Non-abelian groups where $(ab)^{n+i}=a^{n+i}b^{n+i}$ for all $0\leq i\leq k$, $k>1$

Question

In this question it is asked for an example of a group $G$ such that $(ab)^n=a^nb^n$ for all $a, b\in G$ holds for two consecutive integers $n\in\{m, m+1\}$, but $G$ is not an abelian group. The solution is easy: take $m=0$, or even $m=|G|$. I would be interested to see how long these chains can get.

What is the least $k$ such that there exists some integer $n$ and some non-abelian group $G=\langle a, b\rangle$ such that the following holds? $$(ab)^n=a^nb^n, (ab)^{n+1}=a^{n+1}b^{n+1}, \ldots, (ab)^{n+k}=a^{n+k}b^{n+k}$$

Note that if $k=2$ then simply taking $n=-1$ (so the chain $-1, 0, 1$) with $G$ arbitrary doesn't work, as $(ab)^{-1}=b^{-1}a^{-1}$ so if $(ab)^{-1}=a^{-1}b^{-1}$ and $a$ and $b$ necessarily commute.
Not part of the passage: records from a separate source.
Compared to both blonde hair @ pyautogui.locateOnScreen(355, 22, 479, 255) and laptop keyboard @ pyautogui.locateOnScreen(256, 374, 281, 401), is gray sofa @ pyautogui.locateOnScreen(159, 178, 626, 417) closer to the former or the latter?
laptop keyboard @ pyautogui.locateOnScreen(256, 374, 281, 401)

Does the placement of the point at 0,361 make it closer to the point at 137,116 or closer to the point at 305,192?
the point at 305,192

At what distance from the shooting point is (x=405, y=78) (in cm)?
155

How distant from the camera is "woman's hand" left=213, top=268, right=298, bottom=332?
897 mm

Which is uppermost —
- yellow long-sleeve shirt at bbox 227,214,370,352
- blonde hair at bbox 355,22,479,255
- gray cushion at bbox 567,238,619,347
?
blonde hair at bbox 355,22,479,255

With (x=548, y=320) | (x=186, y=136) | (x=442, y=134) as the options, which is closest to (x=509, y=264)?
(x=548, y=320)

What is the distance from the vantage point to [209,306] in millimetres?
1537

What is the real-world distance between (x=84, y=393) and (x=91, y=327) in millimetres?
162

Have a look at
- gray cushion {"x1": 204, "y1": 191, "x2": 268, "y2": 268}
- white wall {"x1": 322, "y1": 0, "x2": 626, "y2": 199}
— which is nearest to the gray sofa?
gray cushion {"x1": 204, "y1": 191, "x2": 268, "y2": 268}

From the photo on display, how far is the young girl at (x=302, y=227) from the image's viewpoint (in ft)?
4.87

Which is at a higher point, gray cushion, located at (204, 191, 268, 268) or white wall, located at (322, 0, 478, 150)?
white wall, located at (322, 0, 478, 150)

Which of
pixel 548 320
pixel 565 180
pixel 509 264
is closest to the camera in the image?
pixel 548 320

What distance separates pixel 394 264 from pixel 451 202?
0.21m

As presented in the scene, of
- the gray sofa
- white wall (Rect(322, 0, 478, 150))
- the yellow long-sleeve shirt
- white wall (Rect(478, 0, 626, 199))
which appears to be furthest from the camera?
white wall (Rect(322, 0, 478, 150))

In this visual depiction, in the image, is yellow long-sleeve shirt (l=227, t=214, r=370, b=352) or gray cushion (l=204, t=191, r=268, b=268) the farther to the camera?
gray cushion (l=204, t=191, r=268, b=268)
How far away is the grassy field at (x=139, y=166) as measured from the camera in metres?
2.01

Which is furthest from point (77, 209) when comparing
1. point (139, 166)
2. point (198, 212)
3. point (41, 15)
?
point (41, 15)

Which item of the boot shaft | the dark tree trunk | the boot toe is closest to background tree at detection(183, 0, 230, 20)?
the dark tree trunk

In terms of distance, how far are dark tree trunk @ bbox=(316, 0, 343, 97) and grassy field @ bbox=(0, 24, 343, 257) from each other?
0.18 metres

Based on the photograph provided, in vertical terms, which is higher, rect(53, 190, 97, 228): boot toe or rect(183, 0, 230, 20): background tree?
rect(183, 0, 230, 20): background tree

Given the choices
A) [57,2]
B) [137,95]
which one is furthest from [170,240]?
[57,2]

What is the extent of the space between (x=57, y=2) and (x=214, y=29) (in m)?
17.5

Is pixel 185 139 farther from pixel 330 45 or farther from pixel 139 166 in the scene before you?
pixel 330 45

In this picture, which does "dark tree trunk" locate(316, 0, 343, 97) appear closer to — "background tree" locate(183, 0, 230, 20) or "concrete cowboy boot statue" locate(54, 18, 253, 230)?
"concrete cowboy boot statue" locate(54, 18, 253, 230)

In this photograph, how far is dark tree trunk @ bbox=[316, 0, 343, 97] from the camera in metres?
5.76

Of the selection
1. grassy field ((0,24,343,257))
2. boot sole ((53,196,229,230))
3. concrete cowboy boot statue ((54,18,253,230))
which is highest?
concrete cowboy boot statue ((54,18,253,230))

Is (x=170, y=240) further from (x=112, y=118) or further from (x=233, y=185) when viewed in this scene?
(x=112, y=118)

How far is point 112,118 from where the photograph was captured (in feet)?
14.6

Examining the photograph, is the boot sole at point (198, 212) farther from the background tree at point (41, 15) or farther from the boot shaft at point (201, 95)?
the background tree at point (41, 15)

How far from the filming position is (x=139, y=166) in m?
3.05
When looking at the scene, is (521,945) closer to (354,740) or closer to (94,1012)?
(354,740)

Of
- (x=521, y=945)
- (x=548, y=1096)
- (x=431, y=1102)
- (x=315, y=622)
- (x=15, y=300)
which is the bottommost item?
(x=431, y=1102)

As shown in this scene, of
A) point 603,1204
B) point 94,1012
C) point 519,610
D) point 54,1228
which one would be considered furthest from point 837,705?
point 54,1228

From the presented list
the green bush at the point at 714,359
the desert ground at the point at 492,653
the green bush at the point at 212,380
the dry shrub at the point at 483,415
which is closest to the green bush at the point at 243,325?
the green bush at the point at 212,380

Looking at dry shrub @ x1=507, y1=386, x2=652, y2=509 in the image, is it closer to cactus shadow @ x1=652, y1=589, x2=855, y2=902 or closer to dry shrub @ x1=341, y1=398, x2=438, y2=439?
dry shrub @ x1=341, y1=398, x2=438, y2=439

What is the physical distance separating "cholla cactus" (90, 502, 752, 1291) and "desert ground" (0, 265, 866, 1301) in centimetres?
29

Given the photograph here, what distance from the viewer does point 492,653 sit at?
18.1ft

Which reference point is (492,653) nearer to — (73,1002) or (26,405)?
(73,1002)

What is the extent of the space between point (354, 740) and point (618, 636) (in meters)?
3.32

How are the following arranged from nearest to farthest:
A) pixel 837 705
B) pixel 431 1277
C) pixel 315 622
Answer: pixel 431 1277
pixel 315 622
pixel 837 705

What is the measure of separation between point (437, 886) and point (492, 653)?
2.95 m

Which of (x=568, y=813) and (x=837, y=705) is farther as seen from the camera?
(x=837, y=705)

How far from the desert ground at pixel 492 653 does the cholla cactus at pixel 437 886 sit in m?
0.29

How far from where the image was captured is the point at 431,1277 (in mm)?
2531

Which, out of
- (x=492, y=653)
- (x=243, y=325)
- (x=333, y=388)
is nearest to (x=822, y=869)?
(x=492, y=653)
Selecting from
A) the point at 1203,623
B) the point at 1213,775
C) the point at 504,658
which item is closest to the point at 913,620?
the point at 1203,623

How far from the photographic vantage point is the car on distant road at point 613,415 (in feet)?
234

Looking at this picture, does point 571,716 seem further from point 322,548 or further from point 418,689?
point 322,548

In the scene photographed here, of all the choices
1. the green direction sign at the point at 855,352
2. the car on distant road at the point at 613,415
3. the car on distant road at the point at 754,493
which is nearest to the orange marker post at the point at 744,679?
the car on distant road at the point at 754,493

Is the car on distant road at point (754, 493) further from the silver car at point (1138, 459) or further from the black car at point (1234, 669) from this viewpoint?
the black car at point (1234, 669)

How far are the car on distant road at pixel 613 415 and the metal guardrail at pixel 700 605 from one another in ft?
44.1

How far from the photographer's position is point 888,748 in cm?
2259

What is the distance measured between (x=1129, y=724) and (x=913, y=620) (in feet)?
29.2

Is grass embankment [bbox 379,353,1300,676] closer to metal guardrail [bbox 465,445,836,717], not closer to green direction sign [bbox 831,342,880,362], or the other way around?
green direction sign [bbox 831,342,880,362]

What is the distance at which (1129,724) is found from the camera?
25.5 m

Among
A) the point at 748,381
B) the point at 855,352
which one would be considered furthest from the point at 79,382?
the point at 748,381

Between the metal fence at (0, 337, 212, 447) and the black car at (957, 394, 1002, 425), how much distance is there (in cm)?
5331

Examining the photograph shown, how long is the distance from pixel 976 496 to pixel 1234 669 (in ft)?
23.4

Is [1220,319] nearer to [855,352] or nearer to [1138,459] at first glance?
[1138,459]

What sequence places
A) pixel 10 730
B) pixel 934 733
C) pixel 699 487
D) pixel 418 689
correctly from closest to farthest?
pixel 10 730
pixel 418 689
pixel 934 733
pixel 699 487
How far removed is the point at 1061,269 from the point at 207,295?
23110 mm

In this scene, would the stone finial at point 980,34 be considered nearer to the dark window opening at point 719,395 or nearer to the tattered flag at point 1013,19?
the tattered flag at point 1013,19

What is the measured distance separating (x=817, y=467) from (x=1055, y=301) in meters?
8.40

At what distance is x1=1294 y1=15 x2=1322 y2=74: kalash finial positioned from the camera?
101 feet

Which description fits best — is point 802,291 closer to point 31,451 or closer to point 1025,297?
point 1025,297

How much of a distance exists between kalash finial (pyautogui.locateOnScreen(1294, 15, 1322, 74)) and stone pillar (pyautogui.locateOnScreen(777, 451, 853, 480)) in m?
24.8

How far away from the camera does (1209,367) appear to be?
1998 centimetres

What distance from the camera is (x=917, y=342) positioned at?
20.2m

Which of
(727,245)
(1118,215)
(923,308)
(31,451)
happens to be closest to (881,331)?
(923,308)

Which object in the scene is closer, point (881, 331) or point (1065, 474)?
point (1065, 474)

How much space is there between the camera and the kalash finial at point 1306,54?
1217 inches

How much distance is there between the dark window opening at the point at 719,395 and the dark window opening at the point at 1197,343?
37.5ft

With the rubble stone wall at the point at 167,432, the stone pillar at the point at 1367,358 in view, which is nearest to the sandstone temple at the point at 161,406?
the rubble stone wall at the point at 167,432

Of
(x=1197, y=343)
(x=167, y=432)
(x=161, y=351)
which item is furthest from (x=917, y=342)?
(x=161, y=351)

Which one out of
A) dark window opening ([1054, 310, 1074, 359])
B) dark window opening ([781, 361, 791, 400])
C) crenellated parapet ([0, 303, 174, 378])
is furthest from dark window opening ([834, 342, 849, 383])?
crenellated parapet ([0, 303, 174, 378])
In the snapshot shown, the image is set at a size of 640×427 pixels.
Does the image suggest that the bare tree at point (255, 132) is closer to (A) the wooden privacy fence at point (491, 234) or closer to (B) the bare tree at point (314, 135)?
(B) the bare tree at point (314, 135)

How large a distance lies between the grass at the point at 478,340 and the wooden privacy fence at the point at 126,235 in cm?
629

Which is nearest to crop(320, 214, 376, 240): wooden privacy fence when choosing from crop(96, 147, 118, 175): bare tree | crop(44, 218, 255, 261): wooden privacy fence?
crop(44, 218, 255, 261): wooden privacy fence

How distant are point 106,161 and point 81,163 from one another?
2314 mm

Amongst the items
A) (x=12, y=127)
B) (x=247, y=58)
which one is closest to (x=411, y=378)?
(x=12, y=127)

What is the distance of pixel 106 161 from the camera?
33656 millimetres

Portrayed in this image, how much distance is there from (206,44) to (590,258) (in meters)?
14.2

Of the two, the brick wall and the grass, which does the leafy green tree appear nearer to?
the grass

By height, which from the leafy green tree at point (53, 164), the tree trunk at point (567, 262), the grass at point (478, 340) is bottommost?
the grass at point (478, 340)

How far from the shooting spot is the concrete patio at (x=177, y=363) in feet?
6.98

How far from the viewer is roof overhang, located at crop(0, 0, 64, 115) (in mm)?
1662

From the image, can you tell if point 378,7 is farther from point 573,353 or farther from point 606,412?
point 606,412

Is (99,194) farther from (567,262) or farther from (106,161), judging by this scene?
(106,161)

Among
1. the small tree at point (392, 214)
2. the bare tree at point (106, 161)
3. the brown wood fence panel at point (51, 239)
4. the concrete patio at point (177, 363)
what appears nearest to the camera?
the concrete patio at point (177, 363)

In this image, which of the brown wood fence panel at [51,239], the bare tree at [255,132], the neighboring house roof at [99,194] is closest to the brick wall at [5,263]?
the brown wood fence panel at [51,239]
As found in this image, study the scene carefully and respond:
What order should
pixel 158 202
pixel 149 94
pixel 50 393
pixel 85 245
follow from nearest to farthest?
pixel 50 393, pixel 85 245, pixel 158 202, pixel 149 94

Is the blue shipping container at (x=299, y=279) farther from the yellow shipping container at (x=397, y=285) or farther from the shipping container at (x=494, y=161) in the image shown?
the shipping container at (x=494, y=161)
One can also prove that $a^n$ and $b$ commute (and so by symmetry $a$ and $b^n$ commute). Therefore, $|n|>1$ for all $k$.

Answer 1

The answer: $k=1$. Proof: Let $k\ge 2$, so $$ (ab)^{n}=a^{n}b^{n} $$ $$ (ab)^{n+1}=a^{n+1}b^{n+1} $$ $$ (ab)^{n+2}=a^{n+2}b^{n+2} $$ From 1st and 2nd $ab=(ab)^{-n}(ab)^{n+1}=b^{-n}ab^{n+1}$, i.e. $a=b^{-n}ab^{n}$. Similarly from 2nd and 3rd $a=b^{-n-1}ab^{n+1}$. Now we have $a=b^{-1}b^{-n}ab^{n}b=b^{-1}ab$.

In addition, if $k=1$ then for every $n$ we have an (infinite) group $G=\langle a, b\mid a=b^{-n}ab^{n}\rangle$.